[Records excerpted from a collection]
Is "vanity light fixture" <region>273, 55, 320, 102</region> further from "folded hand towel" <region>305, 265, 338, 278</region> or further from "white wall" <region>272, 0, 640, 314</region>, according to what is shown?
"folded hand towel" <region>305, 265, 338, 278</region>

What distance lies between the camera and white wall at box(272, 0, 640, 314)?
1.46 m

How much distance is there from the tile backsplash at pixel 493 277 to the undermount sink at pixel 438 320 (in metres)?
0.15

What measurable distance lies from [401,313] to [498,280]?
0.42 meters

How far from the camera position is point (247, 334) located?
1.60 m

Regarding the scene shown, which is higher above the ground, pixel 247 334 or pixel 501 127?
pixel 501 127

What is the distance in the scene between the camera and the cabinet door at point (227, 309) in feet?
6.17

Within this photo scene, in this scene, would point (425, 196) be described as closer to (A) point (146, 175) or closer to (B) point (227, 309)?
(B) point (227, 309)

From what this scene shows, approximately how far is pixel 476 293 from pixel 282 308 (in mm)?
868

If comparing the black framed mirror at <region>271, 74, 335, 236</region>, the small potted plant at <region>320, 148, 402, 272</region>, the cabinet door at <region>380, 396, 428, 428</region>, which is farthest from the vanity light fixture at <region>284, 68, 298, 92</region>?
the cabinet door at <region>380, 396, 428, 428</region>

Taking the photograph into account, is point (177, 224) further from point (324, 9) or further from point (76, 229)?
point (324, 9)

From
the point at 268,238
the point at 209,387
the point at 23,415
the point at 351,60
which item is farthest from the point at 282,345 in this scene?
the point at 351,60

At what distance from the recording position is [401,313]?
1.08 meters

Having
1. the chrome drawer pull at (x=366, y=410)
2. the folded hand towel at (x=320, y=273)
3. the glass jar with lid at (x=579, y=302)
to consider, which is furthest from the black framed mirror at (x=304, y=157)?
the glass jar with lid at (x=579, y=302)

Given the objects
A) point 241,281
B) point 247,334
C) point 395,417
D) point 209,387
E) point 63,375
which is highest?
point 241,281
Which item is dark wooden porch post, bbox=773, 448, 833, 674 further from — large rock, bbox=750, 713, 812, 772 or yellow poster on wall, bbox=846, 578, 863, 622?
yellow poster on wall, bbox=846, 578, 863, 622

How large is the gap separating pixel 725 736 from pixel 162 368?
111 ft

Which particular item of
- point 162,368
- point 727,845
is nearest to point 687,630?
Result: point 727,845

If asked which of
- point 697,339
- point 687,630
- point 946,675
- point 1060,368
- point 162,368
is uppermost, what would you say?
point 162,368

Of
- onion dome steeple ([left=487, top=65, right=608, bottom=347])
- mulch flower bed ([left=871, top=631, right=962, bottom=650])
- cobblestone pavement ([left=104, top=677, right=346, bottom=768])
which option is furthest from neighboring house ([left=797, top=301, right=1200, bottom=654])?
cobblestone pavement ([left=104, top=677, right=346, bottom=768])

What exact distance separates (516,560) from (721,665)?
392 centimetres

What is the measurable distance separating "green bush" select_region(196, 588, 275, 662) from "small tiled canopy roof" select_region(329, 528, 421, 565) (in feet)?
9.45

[WHAT THE TASK REQUIRES] State how many lines of the data above contain the string "bottom", counting case. Give only the number.

[RESULT] 5